Isolation of the in vivo emitter in bacterial bioluminescence

Abstract
A blue fluorescence protein was isolated and purified from extracts of the luminous bacterium Photobacterium phosphoreum. It is a single polypeptide of MW 22,000 with absorption maxima at 274 and 418 nm. It is efficiently fluorescent (.vphi.F [fluorescence quantum yield] 0.45), with a fully corrected spectral maximum (476 nm) and distribution identical to the in vivo bioluminescence from this same type of bacterium. At low concentration this fluorescence shifts towards the red and becomes identical to the in vitro bioluminescence emission. This spectral shift apparently results from a change in the protein pulled by dissociation of the chromophore (Kd .simeq. 10-7 M).
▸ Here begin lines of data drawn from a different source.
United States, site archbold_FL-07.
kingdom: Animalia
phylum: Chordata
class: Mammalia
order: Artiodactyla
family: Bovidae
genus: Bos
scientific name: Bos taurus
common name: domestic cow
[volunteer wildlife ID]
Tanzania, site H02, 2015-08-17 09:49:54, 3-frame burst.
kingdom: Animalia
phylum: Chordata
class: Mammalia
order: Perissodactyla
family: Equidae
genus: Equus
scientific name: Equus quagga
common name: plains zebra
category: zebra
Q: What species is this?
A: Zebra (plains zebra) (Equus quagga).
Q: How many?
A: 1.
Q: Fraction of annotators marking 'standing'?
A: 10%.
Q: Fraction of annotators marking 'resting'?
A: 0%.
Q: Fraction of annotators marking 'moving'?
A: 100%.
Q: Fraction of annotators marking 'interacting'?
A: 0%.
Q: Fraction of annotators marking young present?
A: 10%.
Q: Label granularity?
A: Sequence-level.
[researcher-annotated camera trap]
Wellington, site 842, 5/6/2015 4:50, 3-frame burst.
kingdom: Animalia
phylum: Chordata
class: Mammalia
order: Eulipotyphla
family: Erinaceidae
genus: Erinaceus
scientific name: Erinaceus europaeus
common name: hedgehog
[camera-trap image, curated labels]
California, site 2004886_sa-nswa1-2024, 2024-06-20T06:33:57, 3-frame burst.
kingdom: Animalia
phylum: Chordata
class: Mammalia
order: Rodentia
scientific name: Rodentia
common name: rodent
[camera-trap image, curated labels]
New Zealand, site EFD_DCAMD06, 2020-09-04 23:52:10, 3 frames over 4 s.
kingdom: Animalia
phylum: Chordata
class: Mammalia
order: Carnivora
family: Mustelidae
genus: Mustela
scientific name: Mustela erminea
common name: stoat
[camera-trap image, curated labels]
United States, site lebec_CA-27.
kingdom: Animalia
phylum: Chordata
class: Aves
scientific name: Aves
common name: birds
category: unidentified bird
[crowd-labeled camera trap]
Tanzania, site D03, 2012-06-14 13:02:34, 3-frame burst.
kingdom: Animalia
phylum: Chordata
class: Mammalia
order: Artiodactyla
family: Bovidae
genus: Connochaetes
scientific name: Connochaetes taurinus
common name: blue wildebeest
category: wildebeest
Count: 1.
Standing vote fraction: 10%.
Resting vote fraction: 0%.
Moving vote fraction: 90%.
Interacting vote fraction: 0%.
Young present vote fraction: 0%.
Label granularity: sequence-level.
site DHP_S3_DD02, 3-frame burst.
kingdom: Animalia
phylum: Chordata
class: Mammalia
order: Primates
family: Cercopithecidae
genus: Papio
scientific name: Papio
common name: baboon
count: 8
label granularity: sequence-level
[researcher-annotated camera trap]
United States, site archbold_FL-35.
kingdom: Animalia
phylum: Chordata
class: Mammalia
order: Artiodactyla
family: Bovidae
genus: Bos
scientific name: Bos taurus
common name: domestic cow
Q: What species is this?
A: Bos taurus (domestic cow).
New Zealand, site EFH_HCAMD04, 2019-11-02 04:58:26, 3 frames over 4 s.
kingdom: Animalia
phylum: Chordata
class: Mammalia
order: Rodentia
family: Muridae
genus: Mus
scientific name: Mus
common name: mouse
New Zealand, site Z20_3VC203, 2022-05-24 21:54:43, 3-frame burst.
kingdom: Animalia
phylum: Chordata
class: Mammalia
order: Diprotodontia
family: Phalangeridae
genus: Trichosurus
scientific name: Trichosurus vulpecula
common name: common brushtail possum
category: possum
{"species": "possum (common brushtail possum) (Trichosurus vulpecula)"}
If the blue fluorescence protein is included in the in vitro bioluminescence reaction with reduced FMN, oxygen, aldehyde and luciferase (P. phosphoreum), the bioluminescence spectrum is shifted towards the blue from its maximum at 490 nm to one at 476 nm, where it is again identical in all respects to the in vivo bioluminescence spectrum. This is accompanied by an increase in the initial light intensity by an order of magnitude at saturating levels of blue fluorescence protein, and the specific light yield of the luciferase is increased 4-fold. The blue fluorescence protein probably acts as a sensitizer of the bacterial bioluminescence reaction.